Barracuda analizza la minaccia del mese: Advanced Persistent Threat nei curricula inviati per email
Lo scenario delle minacce informatiche è più mirato, sofisticato e mutevole che mai. Ogni giorno si verificano attacchi alle aziende e tutti sono potenziali obiettivi. I giornali sono pieni di notizie sugli ultimi attacchi, falle delle sicurezza, furti di identità che costano alle imprese miliardi di euro. Gli attacchi hanno raggiunto oggi un volume impressionante, rendendo difficile anche solo capire quali siano le minacce più pericolose.
Per offrire un ulteriore strumento alle aziende per proteggersi da minacce vecchie e nuove, Barracuda Networks ha lanciato una rubrica mensile del suo blog intitolata Threat Spotlight, con l’obiettivo di presentare una minaccia al mese, esaminandola in profondità per capire cosa faccia, quali siano gli obiettivi e, soprattutto per fornire consigli su quali azioni intraprendere nel caso di attacco.
Nel primo post di questa nuova serie gli esperti di Barracuda hanno preso in esame le minacce APT (Advanced Persistent Threat) concentrandosi sugli attacchi nei quali i CV sono stati usati come esca.
Come colpisce APT e come prevenire l’attacco
A fine 2016, nelI’arco di tempo di due settimane, un’azienda cliente di Barracuda ha ricevuto cinque CV contenenti una APT. Cinque possono sembrare pochi, ma solo fino a quando non ci si rende conto che ne basta uno per compromettere la credibilità, bloccare la rete o perdere grosse somme di denaro.
I CV erano tutti file .doc contenenti una macro malevola. All’apertura del file la macro faceva un’operazione molto pericolosa: scaricava ed eseguiva uno script visual basic, importava e lanciava funzioni esterne dal web, creava una shell e si connetteva a un server remoto cercando di eludere l’antivirus presente nel computer.

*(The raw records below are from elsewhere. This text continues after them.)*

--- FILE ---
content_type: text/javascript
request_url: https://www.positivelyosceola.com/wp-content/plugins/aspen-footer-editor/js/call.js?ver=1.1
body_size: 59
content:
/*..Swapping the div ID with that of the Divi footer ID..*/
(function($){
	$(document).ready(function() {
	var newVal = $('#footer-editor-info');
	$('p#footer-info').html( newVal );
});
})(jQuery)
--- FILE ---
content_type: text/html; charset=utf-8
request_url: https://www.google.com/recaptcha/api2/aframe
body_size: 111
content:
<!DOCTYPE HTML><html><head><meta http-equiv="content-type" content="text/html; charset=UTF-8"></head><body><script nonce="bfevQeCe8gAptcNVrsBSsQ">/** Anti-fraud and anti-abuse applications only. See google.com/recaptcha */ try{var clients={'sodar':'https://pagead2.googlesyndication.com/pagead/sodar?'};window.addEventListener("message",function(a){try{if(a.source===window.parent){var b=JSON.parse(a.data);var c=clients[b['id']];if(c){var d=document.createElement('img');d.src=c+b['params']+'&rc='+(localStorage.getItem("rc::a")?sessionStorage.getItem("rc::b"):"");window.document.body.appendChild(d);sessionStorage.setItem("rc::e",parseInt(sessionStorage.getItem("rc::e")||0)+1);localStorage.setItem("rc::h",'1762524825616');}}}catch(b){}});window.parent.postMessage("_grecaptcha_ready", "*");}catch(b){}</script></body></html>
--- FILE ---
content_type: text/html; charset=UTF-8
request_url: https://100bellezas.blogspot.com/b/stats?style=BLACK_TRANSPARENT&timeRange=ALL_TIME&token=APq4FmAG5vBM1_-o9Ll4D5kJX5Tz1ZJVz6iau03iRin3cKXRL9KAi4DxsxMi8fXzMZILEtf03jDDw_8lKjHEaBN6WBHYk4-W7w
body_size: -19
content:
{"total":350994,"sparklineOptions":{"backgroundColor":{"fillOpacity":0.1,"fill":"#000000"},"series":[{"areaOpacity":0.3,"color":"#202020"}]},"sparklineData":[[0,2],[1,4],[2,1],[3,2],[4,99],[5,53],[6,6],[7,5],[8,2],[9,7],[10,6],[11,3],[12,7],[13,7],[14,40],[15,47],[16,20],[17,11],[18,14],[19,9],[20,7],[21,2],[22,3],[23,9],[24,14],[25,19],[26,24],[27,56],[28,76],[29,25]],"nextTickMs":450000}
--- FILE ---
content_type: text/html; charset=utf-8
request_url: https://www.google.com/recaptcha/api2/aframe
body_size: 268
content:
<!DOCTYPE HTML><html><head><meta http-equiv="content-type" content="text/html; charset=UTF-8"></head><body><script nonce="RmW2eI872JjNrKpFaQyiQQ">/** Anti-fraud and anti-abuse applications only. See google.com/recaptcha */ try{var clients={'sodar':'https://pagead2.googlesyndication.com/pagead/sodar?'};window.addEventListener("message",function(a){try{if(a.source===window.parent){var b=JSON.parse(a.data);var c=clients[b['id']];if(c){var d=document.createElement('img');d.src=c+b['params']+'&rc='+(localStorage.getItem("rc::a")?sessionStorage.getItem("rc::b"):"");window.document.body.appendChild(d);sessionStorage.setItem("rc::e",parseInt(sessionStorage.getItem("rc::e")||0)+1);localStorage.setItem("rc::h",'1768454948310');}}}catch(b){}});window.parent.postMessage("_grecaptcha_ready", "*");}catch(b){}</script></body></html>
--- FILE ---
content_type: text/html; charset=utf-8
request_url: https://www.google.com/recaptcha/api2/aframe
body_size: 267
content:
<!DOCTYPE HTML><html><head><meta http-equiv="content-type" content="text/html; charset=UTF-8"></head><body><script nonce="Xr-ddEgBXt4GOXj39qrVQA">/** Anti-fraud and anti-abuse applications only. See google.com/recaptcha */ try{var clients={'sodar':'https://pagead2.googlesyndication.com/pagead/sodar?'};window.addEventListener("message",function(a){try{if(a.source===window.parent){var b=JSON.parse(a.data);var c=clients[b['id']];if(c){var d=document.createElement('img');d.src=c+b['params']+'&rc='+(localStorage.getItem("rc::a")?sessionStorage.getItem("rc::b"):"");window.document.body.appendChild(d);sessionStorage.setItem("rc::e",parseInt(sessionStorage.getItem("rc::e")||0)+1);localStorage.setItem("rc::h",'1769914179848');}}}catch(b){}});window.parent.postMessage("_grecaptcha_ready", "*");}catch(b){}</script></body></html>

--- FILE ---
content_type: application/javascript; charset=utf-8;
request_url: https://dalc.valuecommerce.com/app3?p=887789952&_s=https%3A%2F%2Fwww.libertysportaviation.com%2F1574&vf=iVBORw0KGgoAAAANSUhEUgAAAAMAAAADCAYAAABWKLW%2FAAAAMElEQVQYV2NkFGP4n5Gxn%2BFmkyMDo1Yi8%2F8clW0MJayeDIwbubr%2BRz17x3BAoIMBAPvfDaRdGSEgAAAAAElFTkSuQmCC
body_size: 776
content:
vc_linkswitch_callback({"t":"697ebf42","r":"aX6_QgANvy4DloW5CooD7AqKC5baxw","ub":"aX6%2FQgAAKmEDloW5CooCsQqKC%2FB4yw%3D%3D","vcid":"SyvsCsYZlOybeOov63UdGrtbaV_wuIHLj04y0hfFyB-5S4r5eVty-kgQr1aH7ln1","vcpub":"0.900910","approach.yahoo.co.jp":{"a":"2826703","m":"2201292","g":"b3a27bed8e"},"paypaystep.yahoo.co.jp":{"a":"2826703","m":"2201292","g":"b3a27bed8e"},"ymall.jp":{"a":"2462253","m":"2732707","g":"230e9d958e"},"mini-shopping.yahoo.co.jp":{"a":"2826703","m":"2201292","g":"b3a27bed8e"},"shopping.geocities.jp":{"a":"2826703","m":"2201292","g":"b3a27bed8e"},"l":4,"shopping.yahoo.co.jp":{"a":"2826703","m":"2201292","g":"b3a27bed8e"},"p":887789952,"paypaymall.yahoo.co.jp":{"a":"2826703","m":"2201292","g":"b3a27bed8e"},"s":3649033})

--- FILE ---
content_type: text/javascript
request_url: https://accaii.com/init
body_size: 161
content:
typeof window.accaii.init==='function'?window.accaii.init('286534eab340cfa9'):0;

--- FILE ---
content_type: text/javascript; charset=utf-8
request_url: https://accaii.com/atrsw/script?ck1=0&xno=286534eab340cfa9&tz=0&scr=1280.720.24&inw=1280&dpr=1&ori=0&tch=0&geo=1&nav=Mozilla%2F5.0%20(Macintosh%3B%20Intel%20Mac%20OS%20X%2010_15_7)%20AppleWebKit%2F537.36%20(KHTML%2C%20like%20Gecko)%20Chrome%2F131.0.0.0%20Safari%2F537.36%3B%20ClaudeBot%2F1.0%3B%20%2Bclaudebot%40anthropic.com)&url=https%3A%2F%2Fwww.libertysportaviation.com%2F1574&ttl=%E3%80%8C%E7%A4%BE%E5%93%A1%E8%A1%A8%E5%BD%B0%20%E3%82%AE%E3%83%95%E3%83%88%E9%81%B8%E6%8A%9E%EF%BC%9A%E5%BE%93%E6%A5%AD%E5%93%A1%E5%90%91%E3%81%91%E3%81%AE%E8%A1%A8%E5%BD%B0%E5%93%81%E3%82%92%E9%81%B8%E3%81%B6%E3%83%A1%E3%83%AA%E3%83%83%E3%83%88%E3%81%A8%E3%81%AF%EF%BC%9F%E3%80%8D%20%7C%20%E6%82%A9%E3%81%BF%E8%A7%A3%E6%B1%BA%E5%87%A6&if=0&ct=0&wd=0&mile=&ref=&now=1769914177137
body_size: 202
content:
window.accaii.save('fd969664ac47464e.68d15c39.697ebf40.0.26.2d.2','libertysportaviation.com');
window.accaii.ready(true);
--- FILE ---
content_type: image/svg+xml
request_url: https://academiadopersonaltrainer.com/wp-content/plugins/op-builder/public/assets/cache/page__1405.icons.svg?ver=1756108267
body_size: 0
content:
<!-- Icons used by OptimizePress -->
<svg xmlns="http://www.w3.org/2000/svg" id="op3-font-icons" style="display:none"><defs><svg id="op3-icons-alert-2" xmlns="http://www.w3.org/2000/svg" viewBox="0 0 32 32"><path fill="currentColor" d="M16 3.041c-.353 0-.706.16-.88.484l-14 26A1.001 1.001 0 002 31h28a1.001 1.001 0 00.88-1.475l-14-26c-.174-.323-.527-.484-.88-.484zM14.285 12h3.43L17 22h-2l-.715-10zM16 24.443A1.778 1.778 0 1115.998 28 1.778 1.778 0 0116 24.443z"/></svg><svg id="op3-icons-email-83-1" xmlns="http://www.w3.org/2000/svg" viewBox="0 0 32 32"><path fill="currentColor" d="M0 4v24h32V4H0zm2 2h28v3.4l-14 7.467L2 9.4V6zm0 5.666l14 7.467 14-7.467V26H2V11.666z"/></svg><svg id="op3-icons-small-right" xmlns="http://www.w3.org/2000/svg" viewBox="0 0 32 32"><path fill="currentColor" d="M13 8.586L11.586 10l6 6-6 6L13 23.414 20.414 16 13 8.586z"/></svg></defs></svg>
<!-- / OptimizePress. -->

Ogni attacco aveva origine da una mail diversa e ognuna era inviata a un diverso dipendente. Due di questi erano assistenti amministrativi, uno era un contabile e gli altri due degli affari generali. Ciò segue uno schema noto, in cui gli hacker non devono necessariamente raggiungere account sensibili come i top manager o qualcuno dell’IT. Essi cercano piuttosto di colpire l’anello debole in termini di sicurezza e un utente inconsapevole si presta allo scopo. Dopo avere infettato un account o un endpoint, essi tipicamente procedono a infettare dall’interno il resto dell’organizzazione.
Esistono tipicamente due modi di operare:
1. dopo avere infettato un account (ad esempio mediante il CV) una nuova minaccia viene inviata a un’altra persona usando la sua email;
2. un account viene infettato e per suo tramite si individua chi in azienda si occupa di bonifici, fatture ecc. Queste informazioni sono quindi utilizzate per lanciare un attacco phishing mirato.
Le email avevano uno stile amichevole ed erano scritte in modo da sembrare inviate da un dioendente che chiede a un altro collega un parere su un CV.
In tutti i casi, le email sono state aperte dai destinatari perché ritenevano fosse un normale CV inviato per visione proprio a loro.
Questa minaccia sottolinea l’importanza di seguire sempre una serie di best practice quando si tratta con le email. Ad esempio:
● Non cliccate sui link. Se necessario digitate l’URL direttamente nel browser
● Non aprite allegati sospetti, anche se provengono da persone di cui vi fidate.
● Mantenete aggiornati antivirus, patch e altro software
● Non rivelate informazioni sensibili – personali o aziendali – nelle mail
● Se non avete la sicurezza che una mail sia legittima, verificatelo contattando l’azienda o la persona al telefono, o mediante altre comunicazioni legittime che avete già ricevuto in precedenza da quell’azienda.
Una volta che gli utenti finali sono stati formati a seguire tali precauzioni, programmi continui di aggiornamento potrebbero servire a rinforzarle e trasformarle in consuetudine.